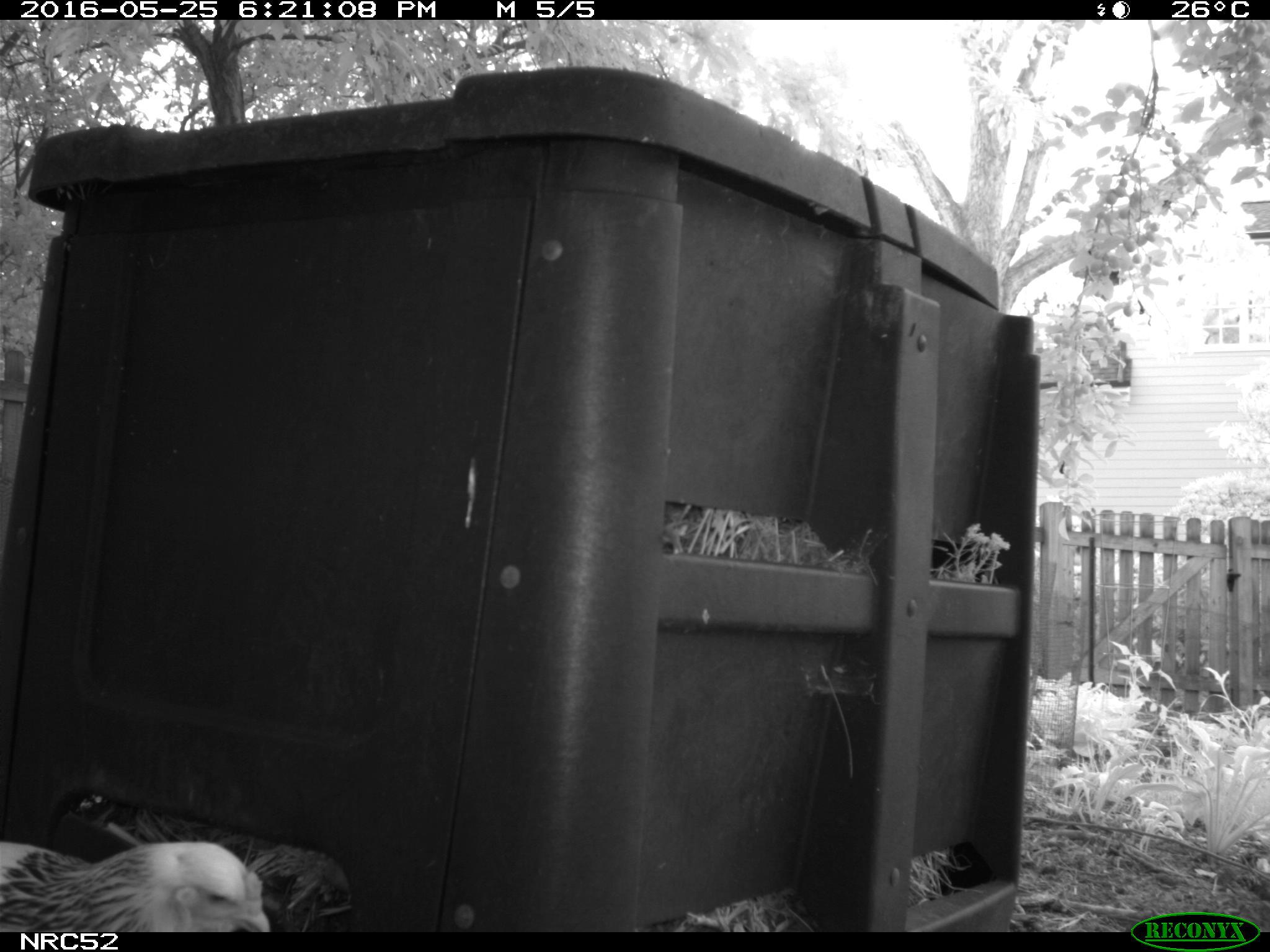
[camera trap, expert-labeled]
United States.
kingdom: Animalia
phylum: Chordata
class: Aves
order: Galliformes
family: Phasianidae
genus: Gallus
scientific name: Gallus gallus domesticus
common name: domestic chicken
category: Chicken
Chicken (domestic chicken) (Gallus gallus domesticus).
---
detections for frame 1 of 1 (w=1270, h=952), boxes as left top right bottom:
Chicken: 0 808 279 936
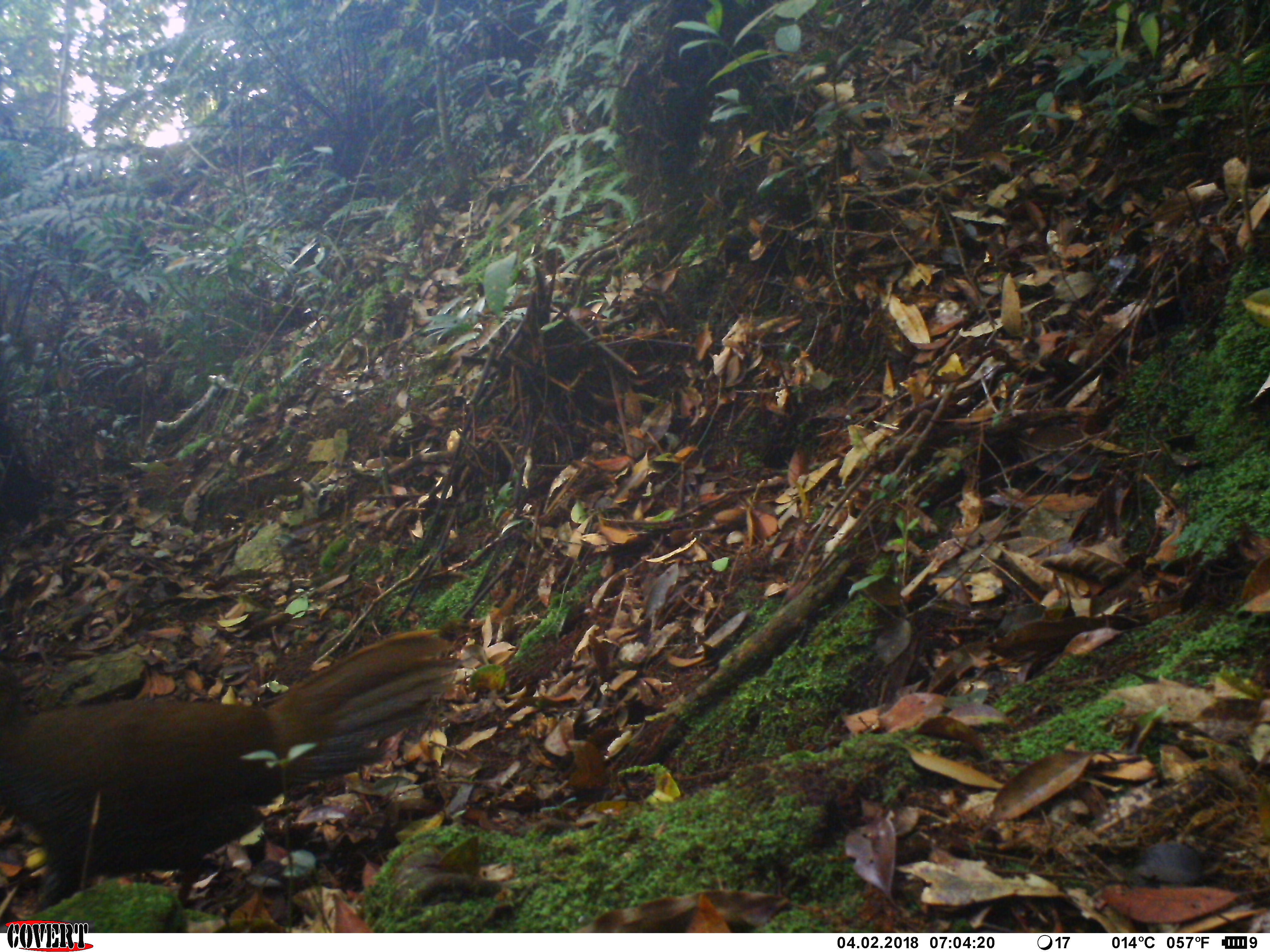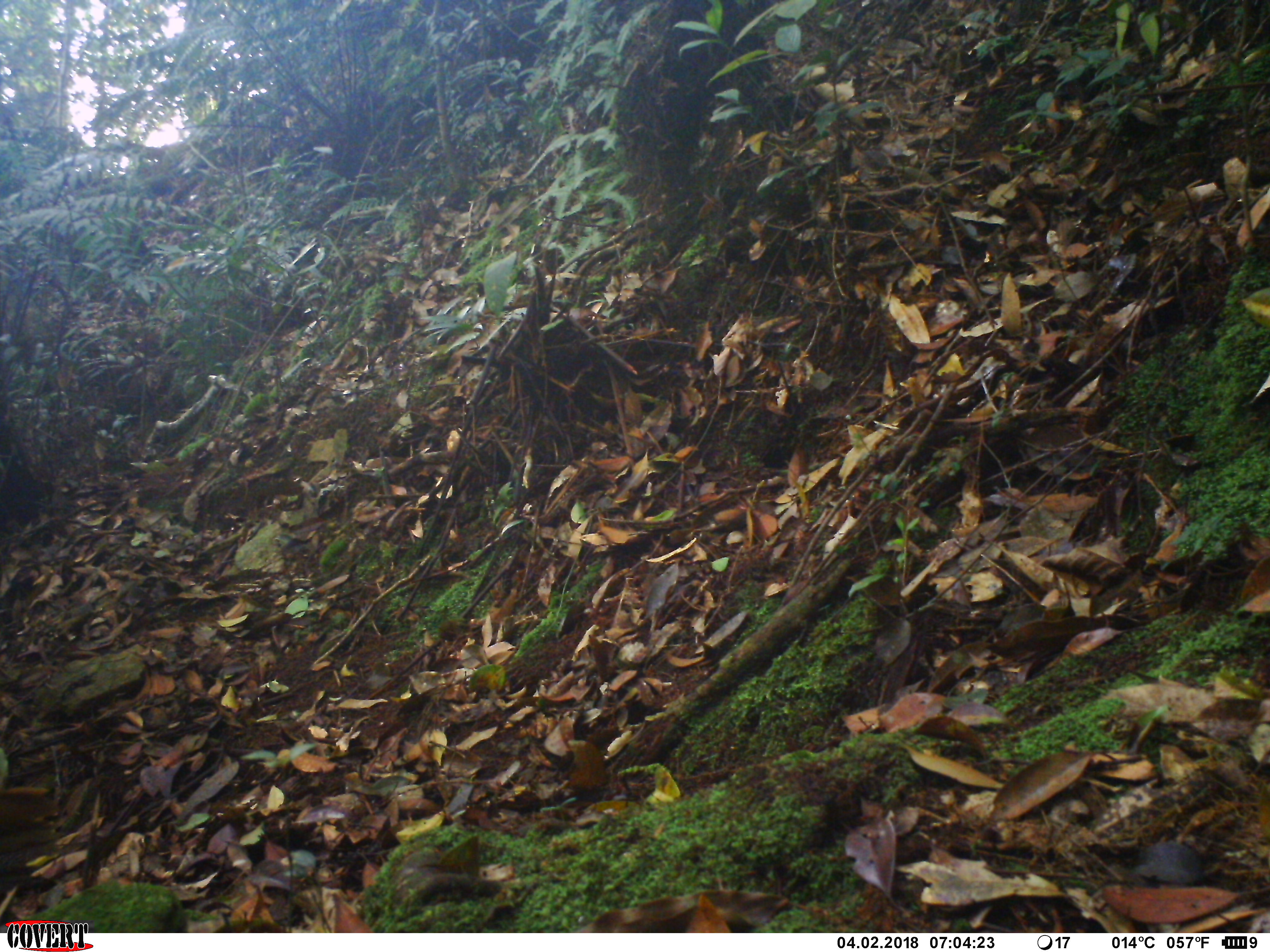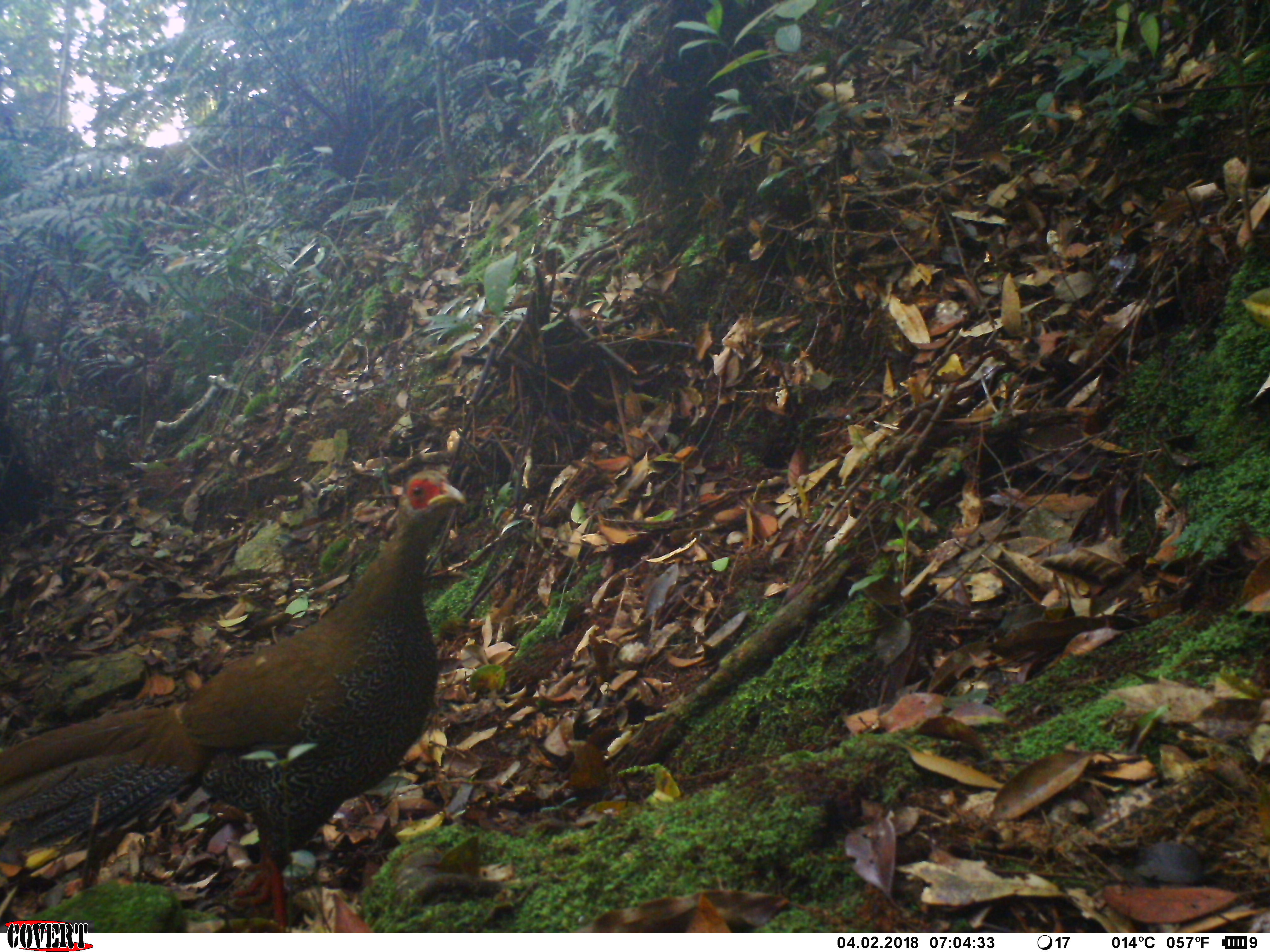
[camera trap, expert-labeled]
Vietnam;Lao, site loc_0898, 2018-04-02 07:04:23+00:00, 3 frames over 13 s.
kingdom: Animalia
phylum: Chordata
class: Aves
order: Galliformes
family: Phasianidae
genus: Lophura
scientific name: Lophura nycthemera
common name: silver pheasant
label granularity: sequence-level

☆ ☆ ☆ ☆ ☆

(Your assignment): Leaving out every picture, repeat the records above exactly as they stand.

(Result):
[camera trap, expert-labeled]
United States.
kingdom: Animalia
phylum: Chordata
class: Aves
order: Galliformes
family: Phasianidae
genus: Gallus
scientific name: Gallus gallus domesticus
common name: domestic chicken
category: Chicken
Chicken (domestic chicken) (Gallus gallus domesticus).
---
detections for frame 1 of 1 (w=1270, h=952), boxes as left top right bottom:
Chicken: 0 808 279 936
[camera trap, expert-labeled]
Vietnam;Lao, site loc_0898, 2018-04-02 07:04:23+00:00, 3 frames over 13 s.
kingdom: Animalia
phylum: Chordata
class: Aves
order: Galliformes
family: Phasianidae
genus: Lophura
scientific name: Lophura nycthemera
common name: silver pheasant
label granularity: sequence-level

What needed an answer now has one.